O problema seguiu pós-pandemia. Outro estudo, de 2022, também atestou que 43,2% das barreiras que impedem as famílias brasileiras de vacinarem crianças de até 5 anos são comportamentais, incluindo o medo dos efeitos adversos, a falta de confiança no imunizante e até a "pena" dos filhos.
O levantamento, disponível no Repositório da UFC, integra a dissertação de mestrado de Luciana Rêgo dos Santos, pesquisadora do Programa de Pós-Graduação em Direito da Universidade Federal do Ceará (UFC), feito a partir da leitura de 13 artigos científicos sobre hesitação vacinal, publicados entre 2015 e 2021.
Esta é a 1ª reportagem da série especial “Imune ao medo”, que traz um retrato da imunização no Ceará, da efvolução das coberturas vacinais, dos motivos que interferem no alcance das taxas – e das estratégias possíveis para retomar a proteção da saúde pública.
A queda na busca pelas vacinas do Plano Nacional de Imunização (PNI) no Ceará e no Brasil ficou visível em 2019, como mostram dados do Ministério da Saúde (MS), mas se acentuou nos anos seguintes – reflexo direto da pandemia de Covid, como apontam especialistas.
Além das barreiras comportamentais, 27% dos empecilhos à vacinação de crianças até 2021 eram estruturais, como falta de vacinas ou de acesso aos postos. O restante são barreiras de informação (13,5%) ou outras limitações (16,2%), segundo o estudo da pesquisadora da UFC.
O impacto é expresso em números. A cobertura vacinal estadual da BCG – que protege contra tuberculose e deve ser aplicada nos primeiros dias de vida – caiu de 104,9% em 2018 para 86,1% no ano seguinte, finalizando 2019 abaixo da meta de 90% estipulada pelas autoridades de saúde.
Já a taxa de proteção contra hepatite B, imunizante também aplicado ao nascer, conforme o PNI, caiu de 107,8% para 80%, percentuais que reduzem ainda mais se considerada a dose de reforço.
A hesitação vacinal consiste no “atraso ou recusa em receber as vacinas recomendadas, apesar da disponibilidade nos serviços de saúde públicos ou privados”, como define Robério Leite, médico infectologista pediátrico e representante de Sociedade Brasileira de Imunizações (SBIm) no Ceará.
O especialista, referência na área, aponta que esse fenômeno “vem ganhando corpo no mundo inteiro, com muitas vertentes”, e em 2019 foi elencado pela Organização Mundial de Saúde (OMS) entre as 10 principais ameaças à saúde pública neste início de século.
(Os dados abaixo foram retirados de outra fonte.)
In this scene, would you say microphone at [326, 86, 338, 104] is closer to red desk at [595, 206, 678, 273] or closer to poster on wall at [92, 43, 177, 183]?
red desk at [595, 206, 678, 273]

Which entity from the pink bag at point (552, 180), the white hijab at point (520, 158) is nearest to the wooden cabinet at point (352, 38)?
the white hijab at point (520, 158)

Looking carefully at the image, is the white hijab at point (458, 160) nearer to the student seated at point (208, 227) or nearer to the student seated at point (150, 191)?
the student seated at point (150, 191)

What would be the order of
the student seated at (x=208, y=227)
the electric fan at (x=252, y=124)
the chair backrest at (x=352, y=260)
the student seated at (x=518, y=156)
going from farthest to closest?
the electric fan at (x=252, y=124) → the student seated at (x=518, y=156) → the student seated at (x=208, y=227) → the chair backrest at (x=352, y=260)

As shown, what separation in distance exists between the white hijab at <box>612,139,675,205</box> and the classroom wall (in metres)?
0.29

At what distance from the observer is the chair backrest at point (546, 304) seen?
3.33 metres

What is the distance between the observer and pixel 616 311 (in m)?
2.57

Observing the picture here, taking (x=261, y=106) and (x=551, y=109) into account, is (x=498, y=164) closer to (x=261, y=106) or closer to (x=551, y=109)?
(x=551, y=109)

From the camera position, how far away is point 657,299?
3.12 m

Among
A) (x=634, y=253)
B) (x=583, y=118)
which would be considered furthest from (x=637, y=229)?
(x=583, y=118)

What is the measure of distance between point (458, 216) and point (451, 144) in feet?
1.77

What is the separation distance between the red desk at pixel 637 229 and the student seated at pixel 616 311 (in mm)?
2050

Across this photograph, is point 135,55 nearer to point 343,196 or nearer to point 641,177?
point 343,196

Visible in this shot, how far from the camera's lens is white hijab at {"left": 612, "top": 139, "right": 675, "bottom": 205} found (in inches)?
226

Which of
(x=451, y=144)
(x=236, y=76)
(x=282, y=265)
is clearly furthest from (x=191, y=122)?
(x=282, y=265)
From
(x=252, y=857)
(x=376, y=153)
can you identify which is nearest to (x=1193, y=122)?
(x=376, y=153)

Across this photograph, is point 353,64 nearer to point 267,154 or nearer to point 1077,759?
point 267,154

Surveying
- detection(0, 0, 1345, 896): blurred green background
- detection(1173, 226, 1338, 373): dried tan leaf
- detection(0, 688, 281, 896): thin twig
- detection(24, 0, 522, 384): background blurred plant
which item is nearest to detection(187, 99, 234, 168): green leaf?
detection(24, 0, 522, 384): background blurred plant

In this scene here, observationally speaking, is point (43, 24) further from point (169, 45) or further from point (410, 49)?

Somente de 2023 para cá, através de intensificação de ações para enfrentamento desse problema, iniciamos uma tendência de reversão, com alguma melhora nos indicadores.
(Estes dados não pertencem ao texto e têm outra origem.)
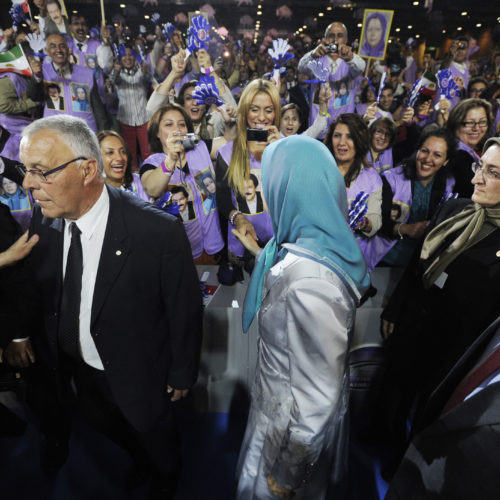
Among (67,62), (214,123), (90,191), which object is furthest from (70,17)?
(90,191)

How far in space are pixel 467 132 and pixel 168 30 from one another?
241 cm

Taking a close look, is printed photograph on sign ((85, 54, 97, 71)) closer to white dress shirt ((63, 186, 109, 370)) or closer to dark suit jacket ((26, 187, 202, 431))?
dark suit jacket ((26, 187, 202, 431))

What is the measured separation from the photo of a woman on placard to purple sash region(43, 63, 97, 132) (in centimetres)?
200

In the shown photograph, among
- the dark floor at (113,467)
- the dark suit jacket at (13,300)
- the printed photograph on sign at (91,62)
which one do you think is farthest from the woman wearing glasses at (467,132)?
the dark suit jacket at (13,300)

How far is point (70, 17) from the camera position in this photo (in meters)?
2.21

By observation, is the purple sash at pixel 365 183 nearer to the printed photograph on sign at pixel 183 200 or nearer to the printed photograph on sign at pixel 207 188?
the printed photograph on sign at pixel 207 188

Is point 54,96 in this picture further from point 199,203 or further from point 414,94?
point 414,94

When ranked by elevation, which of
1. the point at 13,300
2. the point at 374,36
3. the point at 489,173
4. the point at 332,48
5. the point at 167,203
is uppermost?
the point at 374,36

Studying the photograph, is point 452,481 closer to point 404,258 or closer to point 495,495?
point 495,495

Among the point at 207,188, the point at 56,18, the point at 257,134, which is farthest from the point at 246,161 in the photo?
the point at 56,18

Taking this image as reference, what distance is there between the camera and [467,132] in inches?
101

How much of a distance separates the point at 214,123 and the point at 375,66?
4.24ft

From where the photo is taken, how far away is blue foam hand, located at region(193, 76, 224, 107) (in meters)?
2.22

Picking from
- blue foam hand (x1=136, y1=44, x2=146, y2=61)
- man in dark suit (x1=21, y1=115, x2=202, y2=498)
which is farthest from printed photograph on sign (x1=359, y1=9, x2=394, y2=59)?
man in dark suit (x1=21, y1=115, x2=202, y2=498)
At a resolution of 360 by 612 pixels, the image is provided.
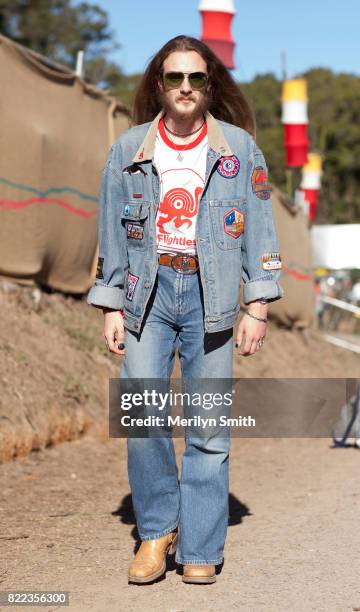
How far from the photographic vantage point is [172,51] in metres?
3.95

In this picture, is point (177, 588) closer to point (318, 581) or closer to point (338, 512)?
point (318, 581)

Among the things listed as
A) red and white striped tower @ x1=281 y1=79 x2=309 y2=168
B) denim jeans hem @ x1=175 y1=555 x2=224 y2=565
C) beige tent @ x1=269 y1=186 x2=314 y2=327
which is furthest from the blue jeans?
red and white striped tower @ x1=281 y1=79 x2=309 y2=168

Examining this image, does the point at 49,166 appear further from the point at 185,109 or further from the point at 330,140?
the point at 330,140

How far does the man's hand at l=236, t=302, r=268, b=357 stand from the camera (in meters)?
3.90

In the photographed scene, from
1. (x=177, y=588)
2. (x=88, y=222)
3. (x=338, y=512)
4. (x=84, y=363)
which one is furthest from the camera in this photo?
(x=88, y=222)

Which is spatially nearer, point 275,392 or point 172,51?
point 172,51

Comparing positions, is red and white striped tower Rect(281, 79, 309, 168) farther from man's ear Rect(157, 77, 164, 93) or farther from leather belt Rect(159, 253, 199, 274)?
leather belt Rect(159, 253, 199, 274)

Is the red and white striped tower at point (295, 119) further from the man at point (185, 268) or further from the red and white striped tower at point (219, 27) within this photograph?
the man at point (185, 268)

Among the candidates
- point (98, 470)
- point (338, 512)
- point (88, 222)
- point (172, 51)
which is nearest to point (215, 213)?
point (172, 51)

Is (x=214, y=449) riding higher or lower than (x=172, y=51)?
lower

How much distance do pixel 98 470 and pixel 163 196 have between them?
9.46ft

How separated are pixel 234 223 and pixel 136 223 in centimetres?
37

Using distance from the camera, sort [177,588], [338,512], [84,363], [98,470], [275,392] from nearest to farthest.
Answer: [177,588], [338,512], [98,470], [84,363], [275,392]

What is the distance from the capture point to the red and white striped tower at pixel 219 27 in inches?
483
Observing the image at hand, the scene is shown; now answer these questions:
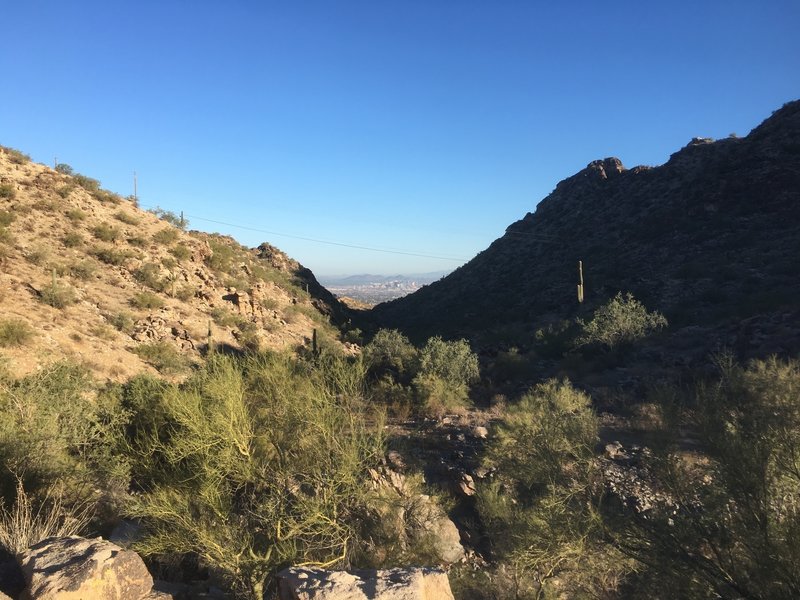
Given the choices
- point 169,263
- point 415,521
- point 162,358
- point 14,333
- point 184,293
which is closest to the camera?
point 415,521

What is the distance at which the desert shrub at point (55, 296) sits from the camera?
50.0 ft

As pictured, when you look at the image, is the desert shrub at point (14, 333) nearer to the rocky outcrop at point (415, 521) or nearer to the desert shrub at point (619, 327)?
the rocky outcrop at point (415, 521)

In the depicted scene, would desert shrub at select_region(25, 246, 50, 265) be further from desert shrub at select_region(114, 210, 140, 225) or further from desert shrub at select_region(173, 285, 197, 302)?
desert shrub at select_region(114, 210, 140, 225)

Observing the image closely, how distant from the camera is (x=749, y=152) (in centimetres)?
3753

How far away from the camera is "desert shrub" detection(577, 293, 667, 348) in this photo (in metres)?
19.8

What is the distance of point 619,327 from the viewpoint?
2009cm

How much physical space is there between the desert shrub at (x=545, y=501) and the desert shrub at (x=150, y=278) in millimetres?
15668

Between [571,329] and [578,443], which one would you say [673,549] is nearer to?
[578,443]

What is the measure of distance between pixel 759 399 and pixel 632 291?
2419 centimetres

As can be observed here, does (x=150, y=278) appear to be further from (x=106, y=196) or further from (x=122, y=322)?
(x=106, y=196)

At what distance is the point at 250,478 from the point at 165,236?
66.3ft

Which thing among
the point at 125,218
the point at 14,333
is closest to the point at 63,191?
the point at 125,218

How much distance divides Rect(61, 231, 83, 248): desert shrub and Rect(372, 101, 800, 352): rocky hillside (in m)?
20.1

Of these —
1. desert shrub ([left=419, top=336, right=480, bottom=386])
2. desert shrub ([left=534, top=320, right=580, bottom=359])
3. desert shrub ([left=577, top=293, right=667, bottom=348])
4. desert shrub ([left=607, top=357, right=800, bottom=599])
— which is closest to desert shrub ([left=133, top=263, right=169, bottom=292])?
desert shrub ([left=419, top=336, right=480, bottom=386])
No Ceará, a resistência às vacinas tem impactado “de maneira expressiva”, refletindo, segundo o infectologista, no retorno de doenças que já haviam sido controladas, como sarampo e coqueluche.
A presença da hesitação vacinal se intensificou com a campanha de imunização contra a Covid-19, em 2021, cuja recusa de parte da população se deu “principalmente por preocupações de segurança, efeitos adversos, e porque alguns percebiam que a vacina talvez não tivesse importância pra crianças”.
A análise é da imunologista Daniella Moore, pesquisadora clínica do Instituto Nacional de Saúde da Mulher, da Criança e do Adolescente Fernandes Figueira (IFF/Fiocruz). Ela destaca que “existia confusão a respeito da vacina”, já que “algumas pessoas tinham incorporado informações equivocadas vindas de fake news em redes sociais”.
"Sem dúvidas, com a pandemia, tivemos uma hesitação potencializada, porque infelizmente a vacinação entrou numa polarização política. E isso afetou grandemente: houve uma piora. Agora, começamos a ter de novo um ganho nas coberturas", adiciona.